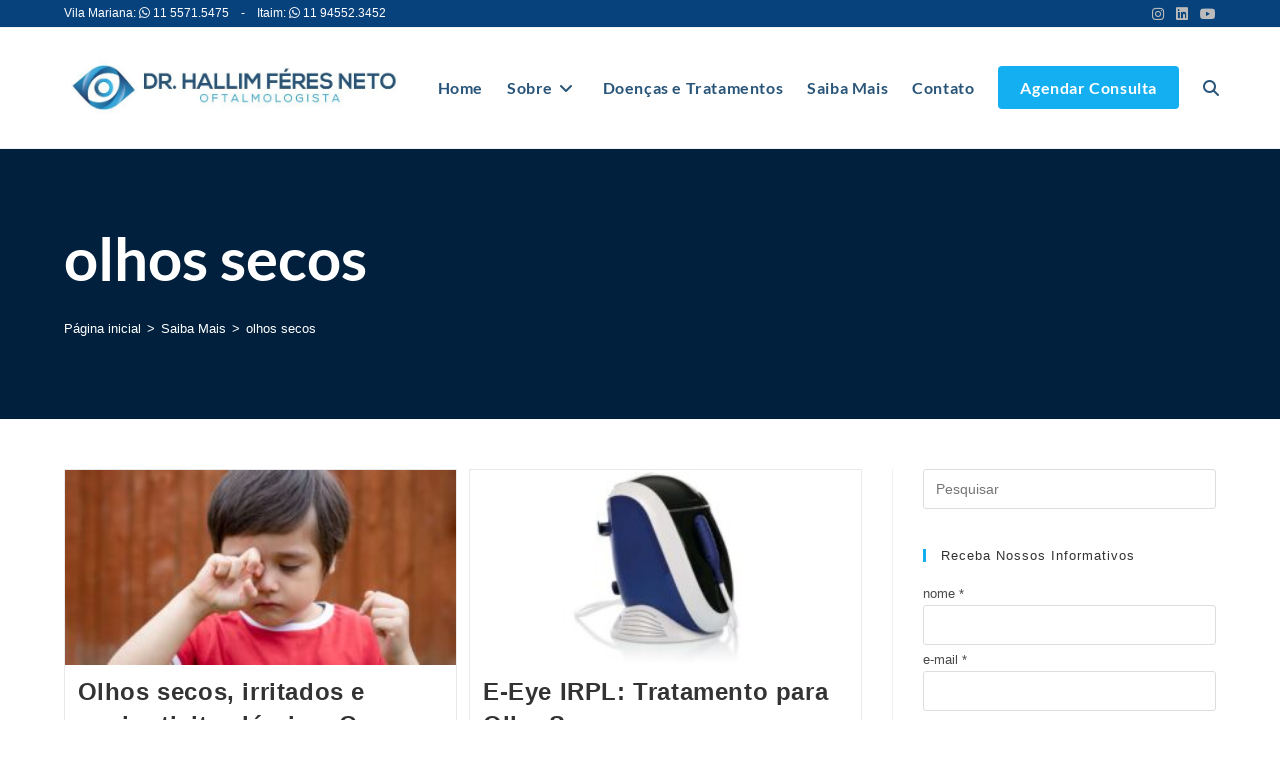

--- FILE ---
content_type: text/css
request_url: https://www.drhallim.com.br/wp-content/cache/min/1/wp-content/uploads/oceanwp-webfonts-css/2aa012b8d7502dd9473761c6aee9f348.css?ver=1768576682
body_size: -174
content:
@font-face{font-family:'Lato';font-style:italic;font-weight:100;font-display:swap;src:url(//www.drhallim.com.br/wp-content/uploads/oceanwp-webfonts/S6u-w4BMUTPHjxsIPx-oPCc.ttf) format('truetype')}@font-face{font-family:'Lato';font-style:italic;font-weight:300;font-display:swap;src:url(//www.drhallim.com.br/wp-content/uploads/oceanwp-webfonts/S6u_w4BMUTPHjxsI9w2_Gwfo.ttf) format('truetype')}@font-face{font-family:'Lato';font-style:italic;font-weight:400;font-display:swap;src:url(//www.drhallim.com.br/wp-content/uploads/oceanwp-webfonts/S6u8w4BMUTPHjxsAXC-v.ttf) format('truetype')}@font-face{font-family:'Lato';font-style:italic;font-weight:700;font-display:swap;src:url(//www.drhallim.com.br/wp-content/uploads/oceanwp-webfonts/S6u_w4BMUTPHjxsI5wq_Gwfo.ttf) format('truetype')}@font-face{font-family:'Lato';font-style:italic;font-weight:900;font-display:swap;src:url(//www.drhallim.com.br/wp-content/uploads/oceanwp-webfonts/S6u_w4BMUTPHjxsI3wi_Gwfo.ttf) format('truetype')}@font-face{font-family:'Lato';font-style:normal;font-weight:100;font-display:swap;src:url(//www.drhallim.com.br/wp-content/uploads/oceanwp-webfonts/S6u8w4BMUTPHh30AXC-v.ttf) format('truetype')}@font-face{font-family:'Lato';font-style:normal;font-weight:300;font-display:swap;src:url(//www.drhallim.com.br/wp-content/uploads/oceanwp-webfonts/S6u9w4BMUTPHh7USSwiPHA.ttf) format('truetype')}@font-face{font-family:'Lato';font-style:normal;font-weight:400;font-display:swap;src:url(//www.drhallim.com.br/wp-content/uploads/oceanwp-webfonts/S6uyw4BMUTPHjx4wWw.ttf) format('truetype')}@font-face{font-family:'Lato';font-style:normal;font-weight:700;font-display:swap;src:url(//www.drhallim.com.br/wp-content/uploads/oceanwp-webfonts/S6u9w4BMUTPHh6UVSwiPHA.ttf) format('truetype')}@font-face{font-family:'Lato';font-style:normal;font-weight:900;font-display:swap;src:url(//www.drhallim.com.br/wp-content/uploads/oceanwp-webfonts/S6u9w4BMUTPHh50XSwiPHA.ttf) format('truetype')}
########################################
Assignment | Copy all the material word for word, minus its pictures.

Response below |
--- FILE ---
content_type: text/css
request_url: https://www.drhallim.com.br/wp-content/cache/min/1/wp-content/uploads/oceanwp-webfonts-css/2aa012b8d7502dd9473761c6aee9f348.css?ver=1768576682
body_size: -174
content:
@font-face{font-family:'Lato';font-style:italic;font-weight:100;font-display:swap;src:url(//www.drhallim.com.br/wp-content/uploads/oceanwp-webfonts/S6u-w4BMUTPHjxsIPx-oPCc.ttf) format('truetype')}@font-face{font-family:'Lato';font-style:italic;font-weight:300;font-display:swap;src:url(//www.drhallim.com.br/wp-content/uploads/oceanwp-webfonts/S6u_w4BMUTPHjxsI9w2_Gwfo.ttf) format('truetype')}@font-face{font-family:'Lato';font-style:italic;font-weight:400;font-display:swap;src:url(//www.drhallim.com.br/wp-content/uploads/oceanwp-webfonts/S6u8w4BMUTPHjxsAXC-v.ttf) format('truetype')}@font-face{font-family:'Lato';font-style:italic;font-weight:700;font-display:swap;src:url(//www.drhallim.com.br/wp-content/uploads/oceanwp-webfonts/S6u_w4BMUTPHjxsI5wq_Gwfo.ttf) format('truetype')}@font-face{font-family:'Lato';font-style:italic;font-weight:900;font-display:swap;src:url(//www.drhallim.com.br/wp-content/uploads/oceanwp-webfonts/S6u_w4BMUTPHjxsI3wi_Gwfo.ttf) format('truetype')}@font-face{font-family:'Lato';font-style:normal;font-weight:100;font-display:swap;src:url(//www.drhallim.com.br/wp-content/uploads/oceanwp-webfonts/S6u8w4BMUTPHh30AXC-v.ttf) format('truetype')}@font-face{font-family:'Lato';font-style:normal;font-weight:300;font-display:swap;src:url(//www.drhallim.com.br/wp-content/uploads/oceanwp-webfonts/S6u9w4BMUTPHh7USSwiPHA.ttf) format('truetype')}@font-face{font-family:'Lato';font-style:normal;font-weight:400;font-display:swap;src:url(//www.drhallim.com.br/wp-content/uploads/oceanwp-webfonts/S6uyw4BMUTPHjx4wWw.ttf) format('truetype')}@font-face{font-family:'Lato';font-style:normal;font-weight:700;font-display:swap;src:url(//www.drhallim.com.br/wp-content/uploads/oceanwp-webfonts/S6u9w4BMUTPHh6UVSwiPHA.ttf) format('truetype')}@font-face{font-family:'Lato';font-style:normal;font-weight:900;font-display:swap;src:url(//www.drhallim.com.br/wp-content/uploads/oceanwp-webfonts/S6u9w4BMUTPHh50XSwiPHA.ttf) format('truetype')}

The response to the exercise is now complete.